Scene-based reasoning records:
------------------------------------------------
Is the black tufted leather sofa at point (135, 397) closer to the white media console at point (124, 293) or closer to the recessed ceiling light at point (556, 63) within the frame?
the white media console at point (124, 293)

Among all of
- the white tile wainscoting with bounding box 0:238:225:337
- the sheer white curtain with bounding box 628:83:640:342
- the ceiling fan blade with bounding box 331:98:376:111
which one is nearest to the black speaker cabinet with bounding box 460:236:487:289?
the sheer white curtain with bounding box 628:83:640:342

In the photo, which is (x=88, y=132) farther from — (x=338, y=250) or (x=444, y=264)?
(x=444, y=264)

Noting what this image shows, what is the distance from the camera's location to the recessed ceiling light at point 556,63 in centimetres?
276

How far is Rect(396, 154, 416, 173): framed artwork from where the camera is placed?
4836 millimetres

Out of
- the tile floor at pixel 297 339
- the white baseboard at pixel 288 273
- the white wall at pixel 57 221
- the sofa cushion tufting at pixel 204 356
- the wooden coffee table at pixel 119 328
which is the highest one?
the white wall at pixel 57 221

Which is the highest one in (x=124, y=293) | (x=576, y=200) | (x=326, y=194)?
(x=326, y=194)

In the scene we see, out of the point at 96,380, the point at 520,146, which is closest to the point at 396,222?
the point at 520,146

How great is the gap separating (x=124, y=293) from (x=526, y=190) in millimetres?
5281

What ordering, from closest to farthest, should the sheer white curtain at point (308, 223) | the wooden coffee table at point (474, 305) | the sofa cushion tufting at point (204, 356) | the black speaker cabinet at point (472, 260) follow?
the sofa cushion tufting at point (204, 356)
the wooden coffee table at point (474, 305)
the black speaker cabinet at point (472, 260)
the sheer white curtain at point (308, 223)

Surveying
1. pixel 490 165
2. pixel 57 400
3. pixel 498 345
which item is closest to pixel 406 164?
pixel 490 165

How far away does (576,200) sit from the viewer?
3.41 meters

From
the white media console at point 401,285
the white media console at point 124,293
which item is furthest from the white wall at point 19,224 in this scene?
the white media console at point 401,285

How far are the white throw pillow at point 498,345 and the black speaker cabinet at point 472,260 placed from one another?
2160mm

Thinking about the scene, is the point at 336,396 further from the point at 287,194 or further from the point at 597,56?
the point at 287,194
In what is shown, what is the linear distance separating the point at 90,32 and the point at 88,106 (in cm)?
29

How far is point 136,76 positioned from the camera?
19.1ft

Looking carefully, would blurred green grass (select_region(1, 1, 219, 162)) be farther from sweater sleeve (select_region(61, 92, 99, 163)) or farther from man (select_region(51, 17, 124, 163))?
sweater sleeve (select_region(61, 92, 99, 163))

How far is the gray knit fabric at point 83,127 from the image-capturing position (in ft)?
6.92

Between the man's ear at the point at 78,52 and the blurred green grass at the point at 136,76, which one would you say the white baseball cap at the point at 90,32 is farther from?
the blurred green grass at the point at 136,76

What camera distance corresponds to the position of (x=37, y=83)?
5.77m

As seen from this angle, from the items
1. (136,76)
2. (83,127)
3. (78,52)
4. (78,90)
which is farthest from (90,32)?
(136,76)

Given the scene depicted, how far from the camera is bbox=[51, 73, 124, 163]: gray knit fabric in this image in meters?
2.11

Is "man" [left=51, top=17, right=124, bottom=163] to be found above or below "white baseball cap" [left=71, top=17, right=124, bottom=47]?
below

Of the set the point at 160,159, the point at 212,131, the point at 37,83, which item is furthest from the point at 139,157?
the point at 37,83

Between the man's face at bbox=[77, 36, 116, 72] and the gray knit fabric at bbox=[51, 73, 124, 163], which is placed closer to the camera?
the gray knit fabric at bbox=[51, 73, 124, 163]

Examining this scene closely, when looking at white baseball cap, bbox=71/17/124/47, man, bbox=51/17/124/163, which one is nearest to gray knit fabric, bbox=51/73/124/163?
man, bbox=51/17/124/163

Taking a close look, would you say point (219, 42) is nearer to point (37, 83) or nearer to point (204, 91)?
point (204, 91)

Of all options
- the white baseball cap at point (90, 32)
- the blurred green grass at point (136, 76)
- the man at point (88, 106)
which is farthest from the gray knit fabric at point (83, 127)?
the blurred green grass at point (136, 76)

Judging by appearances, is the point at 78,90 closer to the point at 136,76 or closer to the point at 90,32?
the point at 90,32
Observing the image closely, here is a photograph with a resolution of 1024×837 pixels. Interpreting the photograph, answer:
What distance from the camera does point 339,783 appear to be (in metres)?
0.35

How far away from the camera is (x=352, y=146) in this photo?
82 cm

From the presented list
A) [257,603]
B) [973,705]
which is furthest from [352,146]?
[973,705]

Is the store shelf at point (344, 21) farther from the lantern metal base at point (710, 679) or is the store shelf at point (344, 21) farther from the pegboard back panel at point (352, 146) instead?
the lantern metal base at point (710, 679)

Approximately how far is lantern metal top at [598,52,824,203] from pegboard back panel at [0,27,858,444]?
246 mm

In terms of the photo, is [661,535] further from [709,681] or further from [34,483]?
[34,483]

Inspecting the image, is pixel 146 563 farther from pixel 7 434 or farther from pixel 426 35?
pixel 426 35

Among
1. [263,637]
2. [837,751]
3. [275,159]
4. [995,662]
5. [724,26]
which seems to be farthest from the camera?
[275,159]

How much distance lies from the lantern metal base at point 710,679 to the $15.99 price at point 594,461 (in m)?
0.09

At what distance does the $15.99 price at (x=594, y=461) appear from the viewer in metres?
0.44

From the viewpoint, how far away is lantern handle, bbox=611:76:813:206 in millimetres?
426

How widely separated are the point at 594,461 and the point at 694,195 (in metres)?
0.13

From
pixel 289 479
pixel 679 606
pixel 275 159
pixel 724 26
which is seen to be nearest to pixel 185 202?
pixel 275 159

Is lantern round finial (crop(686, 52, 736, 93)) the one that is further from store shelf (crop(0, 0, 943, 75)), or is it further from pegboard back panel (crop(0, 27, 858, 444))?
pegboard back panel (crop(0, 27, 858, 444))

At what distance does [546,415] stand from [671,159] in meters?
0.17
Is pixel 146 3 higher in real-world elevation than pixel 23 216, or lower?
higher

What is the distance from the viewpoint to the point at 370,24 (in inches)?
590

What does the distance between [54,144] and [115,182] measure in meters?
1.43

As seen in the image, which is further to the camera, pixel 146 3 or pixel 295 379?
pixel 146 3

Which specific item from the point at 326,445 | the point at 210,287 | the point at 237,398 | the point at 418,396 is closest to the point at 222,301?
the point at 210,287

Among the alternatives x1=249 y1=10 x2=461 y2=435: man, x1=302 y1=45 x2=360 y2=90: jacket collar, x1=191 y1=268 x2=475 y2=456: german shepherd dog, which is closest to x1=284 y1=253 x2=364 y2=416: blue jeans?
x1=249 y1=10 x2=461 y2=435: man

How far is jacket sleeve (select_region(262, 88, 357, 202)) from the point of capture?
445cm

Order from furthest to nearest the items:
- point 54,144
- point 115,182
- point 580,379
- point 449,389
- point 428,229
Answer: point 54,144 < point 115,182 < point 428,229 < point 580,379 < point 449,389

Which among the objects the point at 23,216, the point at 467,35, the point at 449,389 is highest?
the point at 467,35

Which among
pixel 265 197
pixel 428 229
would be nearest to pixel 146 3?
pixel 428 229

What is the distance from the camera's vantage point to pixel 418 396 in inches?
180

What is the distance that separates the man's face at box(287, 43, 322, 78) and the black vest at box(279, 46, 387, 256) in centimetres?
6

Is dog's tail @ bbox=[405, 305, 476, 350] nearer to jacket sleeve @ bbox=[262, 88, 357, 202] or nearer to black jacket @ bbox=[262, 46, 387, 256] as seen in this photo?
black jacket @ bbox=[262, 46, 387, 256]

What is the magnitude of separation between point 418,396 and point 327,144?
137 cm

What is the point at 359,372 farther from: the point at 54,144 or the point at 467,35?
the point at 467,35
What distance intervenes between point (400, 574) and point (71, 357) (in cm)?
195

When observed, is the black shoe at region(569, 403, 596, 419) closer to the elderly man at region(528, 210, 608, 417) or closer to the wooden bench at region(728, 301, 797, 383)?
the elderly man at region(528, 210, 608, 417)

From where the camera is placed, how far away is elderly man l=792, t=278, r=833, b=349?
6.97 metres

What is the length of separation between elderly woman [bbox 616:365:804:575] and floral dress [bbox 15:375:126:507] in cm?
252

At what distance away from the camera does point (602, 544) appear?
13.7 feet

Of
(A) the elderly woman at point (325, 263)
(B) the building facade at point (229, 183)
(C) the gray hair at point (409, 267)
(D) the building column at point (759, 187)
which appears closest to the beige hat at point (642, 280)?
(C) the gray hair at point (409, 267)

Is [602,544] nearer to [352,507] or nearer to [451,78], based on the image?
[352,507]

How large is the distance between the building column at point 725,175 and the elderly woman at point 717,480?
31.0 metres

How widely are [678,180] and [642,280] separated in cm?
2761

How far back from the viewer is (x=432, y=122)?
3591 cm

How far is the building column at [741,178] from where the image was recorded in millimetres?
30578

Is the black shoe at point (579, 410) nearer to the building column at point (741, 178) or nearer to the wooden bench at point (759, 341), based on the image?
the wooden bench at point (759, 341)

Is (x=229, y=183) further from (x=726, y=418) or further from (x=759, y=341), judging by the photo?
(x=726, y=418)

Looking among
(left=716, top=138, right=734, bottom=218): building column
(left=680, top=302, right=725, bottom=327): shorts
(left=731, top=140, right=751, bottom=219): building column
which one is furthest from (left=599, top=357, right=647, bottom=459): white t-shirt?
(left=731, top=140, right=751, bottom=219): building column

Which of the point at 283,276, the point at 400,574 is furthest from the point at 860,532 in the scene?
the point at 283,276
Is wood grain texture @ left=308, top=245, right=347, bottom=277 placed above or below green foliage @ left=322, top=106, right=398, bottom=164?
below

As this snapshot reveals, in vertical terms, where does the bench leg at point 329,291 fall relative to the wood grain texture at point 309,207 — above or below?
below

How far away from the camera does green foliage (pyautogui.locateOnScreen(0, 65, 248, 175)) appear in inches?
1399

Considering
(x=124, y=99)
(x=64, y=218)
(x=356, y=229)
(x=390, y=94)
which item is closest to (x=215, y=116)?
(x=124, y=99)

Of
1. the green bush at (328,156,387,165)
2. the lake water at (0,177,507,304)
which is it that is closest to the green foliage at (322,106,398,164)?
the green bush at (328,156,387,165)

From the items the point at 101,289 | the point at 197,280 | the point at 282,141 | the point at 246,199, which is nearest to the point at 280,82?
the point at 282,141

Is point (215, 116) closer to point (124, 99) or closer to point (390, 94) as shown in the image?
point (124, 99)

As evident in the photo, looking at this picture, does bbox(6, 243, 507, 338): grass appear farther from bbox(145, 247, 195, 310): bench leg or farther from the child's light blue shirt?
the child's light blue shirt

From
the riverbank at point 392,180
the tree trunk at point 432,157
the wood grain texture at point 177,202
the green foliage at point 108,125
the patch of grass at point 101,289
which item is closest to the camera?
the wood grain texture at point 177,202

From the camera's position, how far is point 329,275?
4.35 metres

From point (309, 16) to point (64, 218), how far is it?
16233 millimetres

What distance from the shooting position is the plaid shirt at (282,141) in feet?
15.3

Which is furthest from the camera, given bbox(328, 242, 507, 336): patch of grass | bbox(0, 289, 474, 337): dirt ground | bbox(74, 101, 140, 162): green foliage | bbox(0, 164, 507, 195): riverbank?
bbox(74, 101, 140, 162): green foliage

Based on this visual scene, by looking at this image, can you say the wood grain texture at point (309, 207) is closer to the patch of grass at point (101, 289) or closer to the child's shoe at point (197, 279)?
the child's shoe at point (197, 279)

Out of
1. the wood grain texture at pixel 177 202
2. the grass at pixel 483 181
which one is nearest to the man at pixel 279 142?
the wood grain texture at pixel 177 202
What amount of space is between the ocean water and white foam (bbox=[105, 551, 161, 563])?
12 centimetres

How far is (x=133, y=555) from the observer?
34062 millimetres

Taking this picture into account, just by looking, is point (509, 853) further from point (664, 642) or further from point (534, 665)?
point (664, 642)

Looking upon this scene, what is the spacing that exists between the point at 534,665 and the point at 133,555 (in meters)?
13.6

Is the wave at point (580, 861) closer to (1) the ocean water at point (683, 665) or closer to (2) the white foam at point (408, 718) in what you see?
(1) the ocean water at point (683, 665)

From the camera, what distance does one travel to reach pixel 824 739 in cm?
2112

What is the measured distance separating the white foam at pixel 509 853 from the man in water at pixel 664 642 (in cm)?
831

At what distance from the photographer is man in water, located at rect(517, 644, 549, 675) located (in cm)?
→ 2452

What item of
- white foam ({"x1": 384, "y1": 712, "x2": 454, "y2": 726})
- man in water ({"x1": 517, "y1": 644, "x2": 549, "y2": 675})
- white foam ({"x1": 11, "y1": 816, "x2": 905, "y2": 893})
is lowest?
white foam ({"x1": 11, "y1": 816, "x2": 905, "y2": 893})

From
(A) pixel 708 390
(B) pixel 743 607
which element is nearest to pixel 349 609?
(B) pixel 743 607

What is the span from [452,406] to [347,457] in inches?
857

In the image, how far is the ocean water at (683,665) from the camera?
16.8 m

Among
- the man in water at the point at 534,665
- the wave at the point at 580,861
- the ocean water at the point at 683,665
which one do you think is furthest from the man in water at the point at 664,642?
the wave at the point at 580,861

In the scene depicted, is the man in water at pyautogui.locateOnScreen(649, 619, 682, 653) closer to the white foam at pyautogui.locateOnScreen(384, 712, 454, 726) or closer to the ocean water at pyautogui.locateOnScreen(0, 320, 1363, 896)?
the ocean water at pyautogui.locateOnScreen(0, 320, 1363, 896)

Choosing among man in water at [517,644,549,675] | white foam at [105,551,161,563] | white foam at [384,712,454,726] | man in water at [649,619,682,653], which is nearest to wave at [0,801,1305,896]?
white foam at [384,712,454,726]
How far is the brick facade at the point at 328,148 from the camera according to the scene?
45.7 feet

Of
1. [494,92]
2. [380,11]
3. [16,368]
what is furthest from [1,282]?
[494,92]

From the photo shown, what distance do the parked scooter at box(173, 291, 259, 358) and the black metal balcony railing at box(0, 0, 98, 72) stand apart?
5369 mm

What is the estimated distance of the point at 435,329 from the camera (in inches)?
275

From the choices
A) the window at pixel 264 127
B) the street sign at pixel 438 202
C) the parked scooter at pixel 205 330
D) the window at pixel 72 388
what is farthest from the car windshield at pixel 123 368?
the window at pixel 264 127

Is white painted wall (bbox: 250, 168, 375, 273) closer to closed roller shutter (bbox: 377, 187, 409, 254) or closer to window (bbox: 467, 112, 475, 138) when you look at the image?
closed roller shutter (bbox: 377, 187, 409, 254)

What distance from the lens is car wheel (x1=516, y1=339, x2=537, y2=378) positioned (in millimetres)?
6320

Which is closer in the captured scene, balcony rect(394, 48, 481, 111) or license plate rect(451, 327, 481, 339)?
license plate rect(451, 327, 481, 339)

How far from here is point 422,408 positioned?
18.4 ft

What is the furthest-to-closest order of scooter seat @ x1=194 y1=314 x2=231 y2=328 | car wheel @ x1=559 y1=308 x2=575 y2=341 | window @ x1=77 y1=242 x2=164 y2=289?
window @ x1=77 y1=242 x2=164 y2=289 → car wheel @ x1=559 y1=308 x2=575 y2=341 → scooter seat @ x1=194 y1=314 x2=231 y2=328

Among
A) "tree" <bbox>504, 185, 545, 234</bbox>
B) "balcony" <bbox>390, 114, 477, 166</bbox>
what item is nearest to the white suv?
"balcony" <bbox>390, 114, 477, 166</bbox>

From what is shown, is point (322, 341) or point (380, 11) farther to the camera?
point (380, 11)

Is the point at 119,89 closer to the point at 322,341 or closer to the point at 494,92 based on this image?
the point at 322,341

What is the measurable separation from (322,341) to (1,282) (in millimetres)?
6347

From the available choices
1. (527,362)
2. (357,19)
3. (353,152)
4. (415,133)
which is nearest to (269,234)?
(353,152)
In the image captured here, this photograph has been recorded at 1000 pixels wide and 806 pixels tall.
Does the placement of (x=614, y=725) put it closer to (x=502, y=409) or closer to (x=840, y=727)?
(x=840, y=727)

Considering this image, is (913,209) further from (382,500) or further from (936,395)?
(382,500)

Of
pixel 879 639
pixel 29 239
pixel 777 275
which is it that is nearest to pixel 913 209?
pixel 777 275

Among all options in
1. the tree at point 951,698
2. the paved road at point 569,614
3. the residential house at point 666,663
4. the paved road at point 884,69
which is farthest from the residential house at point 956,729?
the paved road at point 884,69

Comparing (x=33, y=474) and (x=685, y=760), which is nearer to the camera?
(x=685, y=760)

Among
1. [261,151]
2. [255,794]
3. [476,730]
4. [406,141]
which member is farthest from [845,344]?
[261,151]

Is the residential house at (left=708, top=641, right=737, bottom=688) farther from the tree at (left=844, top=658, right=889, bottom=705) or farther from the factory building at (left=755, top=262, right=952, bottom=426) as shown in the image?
------------------------------------------------
» Short problem:
Copy the records from the line with "What amount of" up to and including the line with "34062 millimetres".

» Final answer:
What amount of space is between the ocean water and white foam (bbox=[105, 551, 161, 563])?
12 centimetres

How far is (x=133, y=555) from the observer?
34062 millimetres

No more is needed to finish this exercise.